Nuestro lenguaje es ordinario, utilizamos
conceptos vulgares, no tenemos el conocimiento del bien común, el saber de lo
que implica ser parte de una comunidad, la responsabilidad compartida de lo
otro, de lo que no somos nosotros mismos. En la cercanía somos machistas,
racistas, y violentos en un grado extremo, y
en la ceguera de nuestros días entendemos todo ello como algo normal.
Pero algunos manejan otros conceptos, se
comunican con otras formas, y esa elite mira la realidad aterrada,
descompuesta, llorosa e indignada, como mínimo. Entiende el entorno, la amenaza
de lo brutal, la sutileza del dolor ajeno, incluso la perrada del maltrato
animal, la simpleza del abordaje de la realidad por las mayorías. Sin embargo,
¿podemos entendernos con ellos? A penas nos encontramos en terrenos nuevos y
comenzamos a trastabillar, incendiamos los espacios en donde existe la
posibilidad de espacios mejores, de convivencias superiores; el diálogo no
existe, la comunicación básica se convierte en un camino tortuoso en donde
salimos mal librados. El lenguaje de los ordinarios es simple y
es limitado: es más sencillo decir una maldición que explicar un estado
anímico, es más fácil decir un piropo que comprender la naturaleza de una
ofensa, más sencillo desear la muerte que la educación del prójimo, más
sencillo incendiar que levantar. Pero es un lenguaje efectivo, sólo se quejan
los que pertenecen a la elite de los bien hablados, de los bien entendidos:
malo cuando el piropo, la chanza callejera, es para la persona inadecuada,
cuando la expresión obscena no va dirigida a la persona tolerante… entonces, el
idioma de los educados se hace escuchar… un poco.
La ofensa tiene emisor y receptor, a
veces la ofensa es tan común que parece que es la acción natural, la respuesta
social adecuada ante un evento determinado: la edecán bailando frente a la
licorería, la falda muy corta, el escote pronunciado... E incluso, me atrevo a decir, que muchas
de esas agresiones no son mal tomadas, que son el efecto esperado antes un
actitud también valorada más o menos concienzudamente.
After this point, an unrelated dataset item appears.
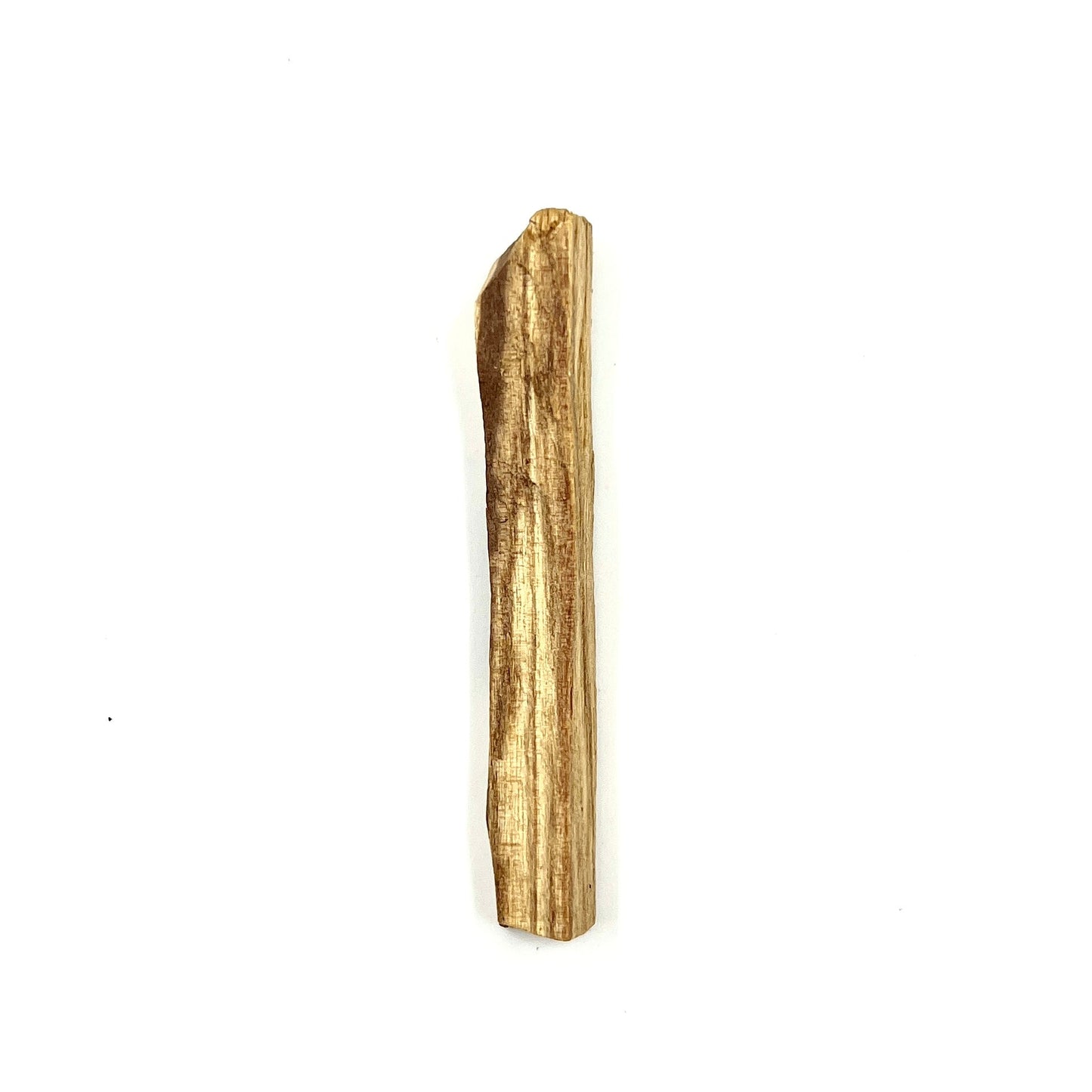 Single Palo Santo Stick for Cleansing & Energy Renewal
Aun en el entendido de lo permitido y no,
hay una expresión sobre de toda duda: el lenguaje de la brutalidad, de la
maldad, o de la crueldad. Ahí están todos los males superiores, los que se
acomodan sobre la cordialidad, sobre de la jocosidad del mexicano, sobre de su
machismo o sus bromas domingueras de sexo entre pechugonas y hombres súper
dotados: ahí están los desaparecidos, los muertos, los calcinados, los descuartizados, las
mujeres que sembraron los campos norteños con ausencias notorias en sus
cuerpos, las que se peinaron para verse bien y no se les volvió a ver. En ese
espacio las palabras sobran e impera el reino de las expresiones de
desesperación, de dolor, de angustia. En ese lugar endemoniado, todos parecemos
entender.
¿Será la revolución la unificación de los
entenderes del medio humano, social?, ¿el manejo de conceptos comunes?
En el país vecino, en las votaciones
pasadas, habló la generalidad, la comunión de ideas de un gran grupo, la desfachatez
de unos millones, el odio, el rechazo, la buena vibra de los vulgares, y en términos
del lenguaje de la democracia, hablaron claramente.
Nada es más fuerte que la voz que plantea
las cosas con claridad, y ellos lo hicieron, para sorpresa de los engreídos bienpensantes, de los vanidosos del buen saber.